D. On April 2, 2012, the Defendant: (a) made a conversion into lots within five years from the date the Plaintiff commenced the lease of the instant rental house; and (b) made a correction and notification of the Plaintiff’s comprehensive real estate holding tax for 200 won and special rural development tax for 200 won and special rural development tax for 200 won, and 00 won for comprehensive real estate holding tax for 2000 and special rural development tax for 201, respectively, by adding interest to the tax amount reduced by the Plaintiff pursuant to Article 17(5) of the former Enforcement Decree of the Comprehensive Real Estate Holding Tax Act, on the ground that the Plaintiff did not meet the rental period requirements under Article 3(1)1 (b) of the former Enforcement Decree of the Comprehensive Real Estate Holding Tax Act by converting the rental period into lots (hereinafter “instant disposition”).
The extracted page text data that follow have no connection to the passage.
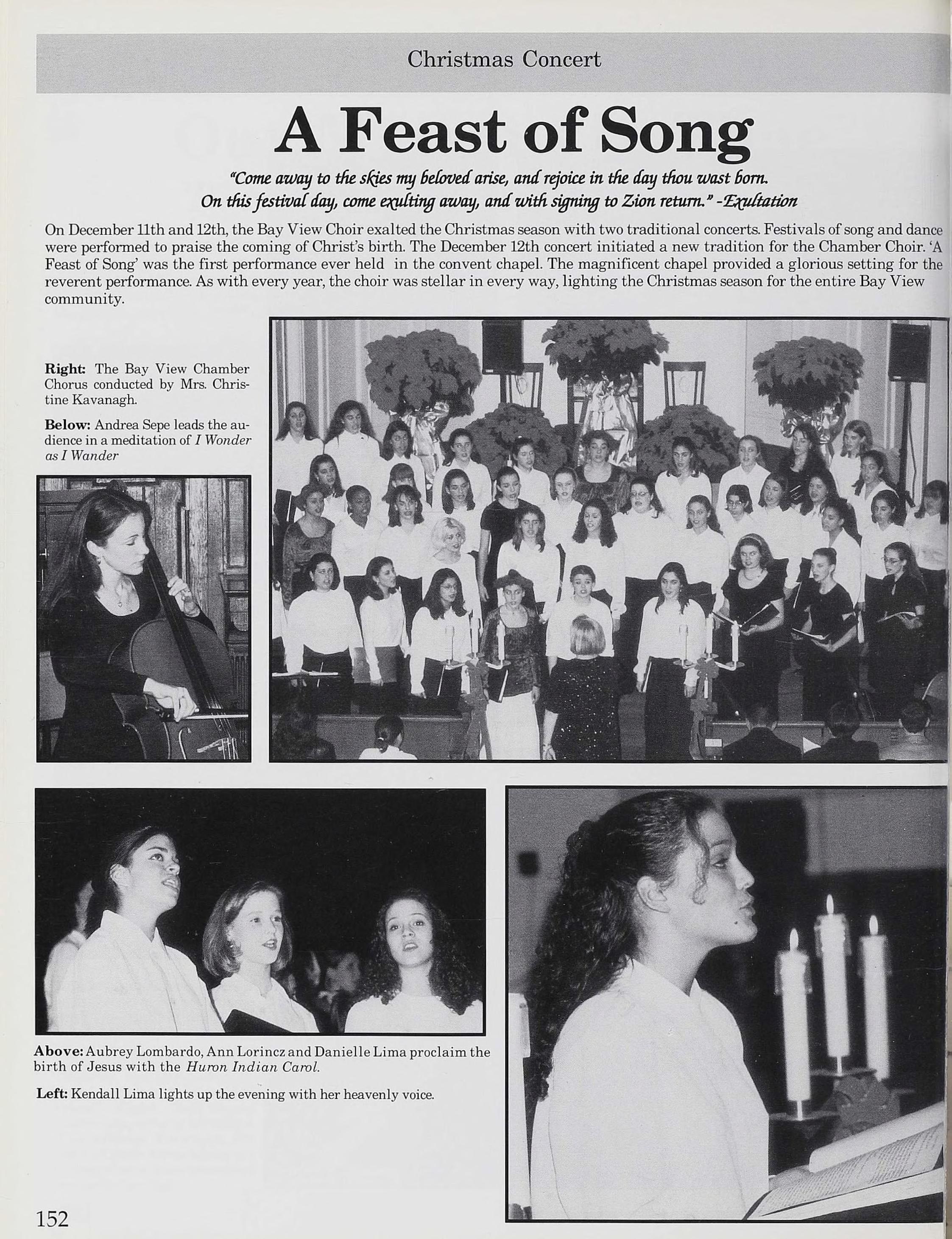 Christmas Concert

A Feast of Song

"Come away to the skies my beloved arise, and rejoice in the day thou wast born. On this festival day, come exulting away, and with signing to Zion return." -Exultation

On December 11th and 12th, the Bay View Choir exalted the Christmas season with two traditional concerts. Festivals of song and dance were performed to praise the coming of Christ's birth. The December 12th concert initiated a new tradition for the Chamber Choir. 'A Feast of Song' was the first performance ever held in the convent chapel. The magnificent chapel provided a glorious setting for the reverent performance. As with every year, the choir was stellar in every way, lighting the Christmas season for the entire Bay View community.

Right: The Bay View Chamber Chorus conducted by Mrs. Christine Kavanagh.

Below: Andrea Sepe leads the audience in a meditation of I Wonder as I Wander

Above: Aubrey Lombardo, Ann Lorincz and Danielle Lima proclaim the birth of Jesus with the Huron Indian Carol.

Left: Kendall Lima lights up the evening with her heavenly voice.

152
E. On May 8, 2012, the Plaintiff dissatisfied with the instant disposition, filed an appeal with the Tax Tribunal, but the Tax Tribunal dismissed the Plaintiff’s appeal on October 10, 2012.
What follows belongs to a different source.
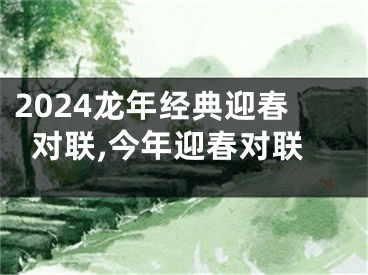 2024龙年经典迎春对联,今年迎春对联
[Based on Recognition] Facts without dispute, Gap evidence 1, 2, and Eul evidence 2 (including each number)

2. Whether the instant disposition is lawful

A. The plaintiff's assertion

Around June 2009, the Plaintiff was selected as an insolvent company under the former Corporate Restructuring Promotion Act (amended by Act No. 10303, May 17, 2010; hereinafter the same shall apply) and had no choice but to have entered into an agreement to implement the management normalization plan with the main bonds bank to avoid compulsory measures such as reimbursement at the time of opening obligations to creditor financial institutions, and if it does not follow the management normalization plan under the above implementation agreement, it was inevitable to convert the instant rental housing into parcelling-out in accordance with the above management normalization plan due to the risk of bankruptcy, etc. Therefore, it is reasonable to view that the instant rental housing falls under the case of "natural disasters and other similar causes" under Article 3 (7) 5 (c) of the former Enforcement Decree of the Gross Real Estate Holding Tax Act, and therefore, the instant rental housing meets the requirements of lease period under Article 3 (1) 1 (b) of the former Enforcement Decree of the Gross Real Estate Holding Tax Act, and the Defendant’s disposition on the other premise is unlawful.

B. Relevant statutes

It is as shown in the attached Form.

C. Determination

In addition to the arguments stated in Gap evidence No. 3, the plaintiff entered into an agreement on the implementation of the management normalization program with the National Agricultural Cooperative Federation which is the principal creditor bank pursuant to the former Corporate Restructuring Promotion Act on July 16, 2009. It is recognized that the plaintiff's implementation plan for management normalization of the above rental housing (00 won for sale marginal profit) as security, and that it includes the contents of the creditor financial institutions to repay the above rental housing without due consideration of the disposal of the security provided, the implementation of self-help plan, and the cash flow created by business activities of the creditor financial institutions (Operating Committee) in the case of the plaintiff's comprehensive real estate holding tax, the supply of rental housing for the protection of the ordinary people and the low-rise stories may be reduced, and that Article 8 (12) of the former Comprehensive Real Estate Holding Tax Act excludes comprehensive real estate holding tax standards for specific cases, and that it is difficult for the plaintiff to enter into the agreement on the implementation of the above implementation plan for non-performing rental housing business under the former Corporate Restructuring Promotion Act.

3. Conclusion

Therefore, the plaintiff's claim of this case is dismissed as it is without merit, and it is so decided as per Disposition.